Wednesday, July 04, 2007

Renewable Renaissance

The lifeblood of our civilization today is energy. New innovations in energy technology are arising faster than we can keep up with them. Many of these developments have the potential to enhance our quality of life by dismantling the current infrastructure of corporate dependence that holds us as captives, contributing to a cleaner environment, and by creating high tech and green collar jobs that can’t be outsourced, while others will become obsolete and burdensome soon after being implemented. The city has been looking into waste gasification and nuclear power as potential revenue generating ventures and I think it is important to bear in mind that these are not clean, renewable resources and that there are many more options available that are safer, more equitable and beneficial to our local economy while also being more attractive to potential future residents.

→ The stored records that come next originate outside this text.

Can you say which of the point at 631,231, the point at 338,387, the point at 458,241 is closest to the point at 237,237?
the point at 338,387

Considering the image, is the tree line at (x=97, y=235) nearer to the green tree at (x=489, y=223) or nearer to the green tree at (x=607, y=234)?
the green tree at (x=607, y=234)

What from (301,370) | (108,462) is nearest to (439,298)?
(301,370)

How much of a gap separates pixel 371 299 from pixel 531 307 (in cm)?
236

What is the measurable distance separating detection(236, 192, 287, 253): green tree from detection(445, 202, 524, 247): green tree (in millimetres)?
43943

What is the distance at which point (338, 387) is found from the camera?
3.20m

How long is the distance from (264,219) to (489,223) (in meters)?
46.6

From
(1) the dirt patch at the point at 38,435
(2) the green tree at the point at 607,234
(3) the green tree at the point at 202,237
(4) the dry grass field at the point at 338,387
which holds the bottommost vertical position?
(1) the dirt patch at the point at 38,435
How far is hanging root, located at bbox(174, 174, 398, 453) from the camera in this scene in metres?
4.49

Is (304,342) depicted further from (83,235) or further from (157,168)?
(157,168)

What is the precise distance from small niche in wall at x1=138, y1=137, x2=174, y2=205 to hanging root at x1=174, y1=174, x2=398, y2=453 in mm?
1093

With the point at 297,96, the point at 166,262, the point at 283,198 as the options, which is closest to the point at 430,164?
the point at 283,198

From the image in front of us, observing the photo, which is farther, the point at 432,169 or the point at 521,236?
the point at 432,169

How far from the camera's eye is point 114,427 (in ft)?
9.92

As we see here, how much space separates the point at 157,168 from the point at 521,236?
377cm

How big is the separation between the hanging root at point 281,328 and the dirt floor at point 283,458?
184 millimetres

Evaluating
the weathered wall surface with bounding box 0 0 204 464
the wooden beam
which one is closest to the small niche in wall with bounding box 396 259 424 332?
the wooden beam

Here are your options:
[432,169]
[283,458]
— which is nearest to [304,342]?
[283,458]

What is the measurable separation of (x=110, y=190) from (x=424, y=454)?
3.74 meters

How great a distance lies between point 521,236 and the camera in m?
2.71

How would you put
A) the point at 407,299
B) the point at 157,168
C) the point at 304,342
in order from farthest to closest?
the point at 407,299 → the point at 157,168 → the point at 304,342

There is an energy renaissance underway in this country, right now. Towns and cities are realizing that they can reap more of the profits and better insure accountability when local people take the initiative, work together to make solid long term investments, and start up these energy projects independently. Aggregate community owned and operated wind farms and biorefineries are up and running, there are models for compact and discrete rooftop turbines that can help power homes and commercial businesses relatively cheaply, municipalities are opting to utilize solar panels, designing new buildings with sustainability in mind and providing tax incentives for the public to do the same, and fuel is being created from landfill gas and grass and woodchips. With all the amazing potential we have right here dormant around us, is it really in our best interest to invite a Japanese company to come in and build a nuclear power plant or to haul in tons of garbage from other towns to be incinerated?

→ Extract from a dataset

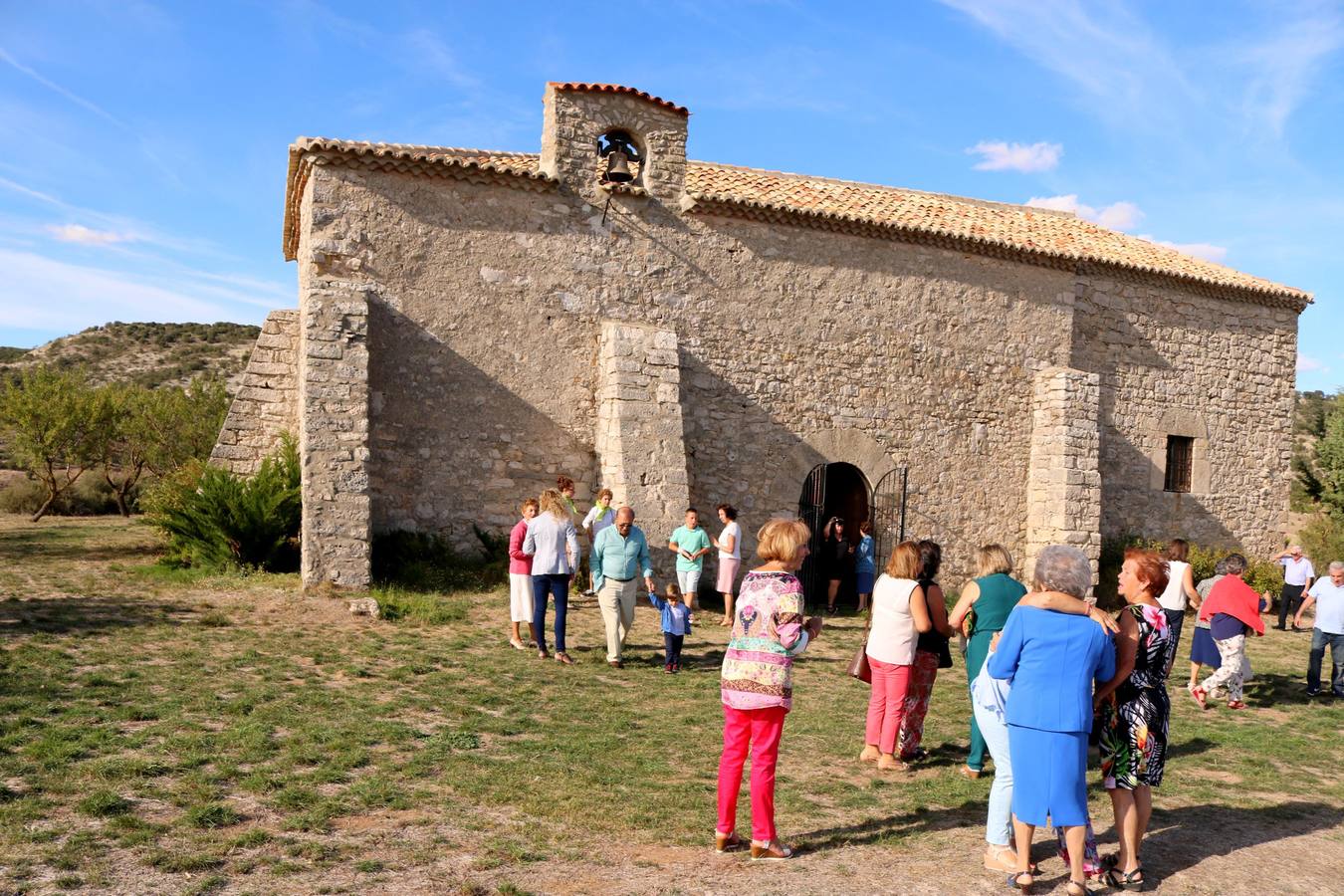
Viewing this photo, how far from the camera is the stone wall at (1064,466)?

There is talk of plant to be built in San Angelo that will process mesquite to produce energy. I think that a project like this would be most beneficial if it did not simply use combustion to supply power for “the grid.” If we began to look at mesquite as a source of diverse products that would require companion enterprises, we could really begin to diversify employment options for locals and strengthen our local economy. Mesquite has the potential to produce liquid fuel that could be purchased in our community for automobiles, or fine lumber for floors and cabinets, or pellets for efficiently heating homes and schools and businesses, mesquite bean meal sells on the internet for $13 a pound and it is actually a quite delicious, nutritious and helps to regulate blood sugar. We are selling ourselves short to simply allow someone funded by the DOE to come in and harvest our resources so that they can sell it by the kilowatt to someone in Dallas or Ohio.

Around the country public libraries are being powered with solar energy, high school students are designing systems and installing solar arrays in their schools as science projects, small locally owned and operated cooperative wind farms are in operation using discrete designs, native prairie plant species are being harvested to produce energy while improving the soil, surface and groundwaters and sequestering carbon dioxide… This all barely scratches the surface.

I asked the city council on Tuesday to investigate all the options, let the public be involved in the renaissance, let us know what they are doing and planning so we can tell them what we think about it. There are so many changes happening in our world today, that it has never been more crucial that we pay attention and thoroughly research, and the more of us that are involved, the more effectively that can be accomplished.

There is no better way to market San Angelo in this day and time, than to become a real model for sustainability by implementing recycling programs, fostering conservation of land and energy, and by creating commerce from the renewable resources indigenous to this area. I can confidently say that the solutions to our energy needs in the future will be regional. Not large power plants, and massive transmission lines, but homes and offices and cities on closed loop systems producing their own power. There is not anyone in our community who will not benefit from initiating the creation of a whole new network of commerce in our community that raises awareness, increases capital expenditures, helps us to meet state and federal mandates, stimulates the local economy, fosters energy independence, and nurtures the environment, which is our true life blood.

The future of energy is promising and exciting. We are shedding paradigms of oppression disguised as Convenience. It's really just a matter how far ahead or behind we want our community to be.

Imagine... instead of investing $100,000,000 in a plant that will incinerate trash to sell power to the grid, we invest in mesquite ethanol plants, at $8,000,000 a pop. Each plant would create 30+ jobs, and we could support a dozen or more of these, because the plants must be small in order to make the transport of material feasible. We would be helping farmers and ranchers, creating lots of jobs, producing our own fuel locally, improving our existing water suppy, increasing our economic INDEPENDENCE, and... we could invest the money that is saved from diverting investment funds away from losers like gasification and nuclear power in urban rooftop verticle axis wind turbines and solar parking canopies, making rooftops and parking lots in San Angelo components of a collective renewable power plant where, potentially, we can all be shareholders.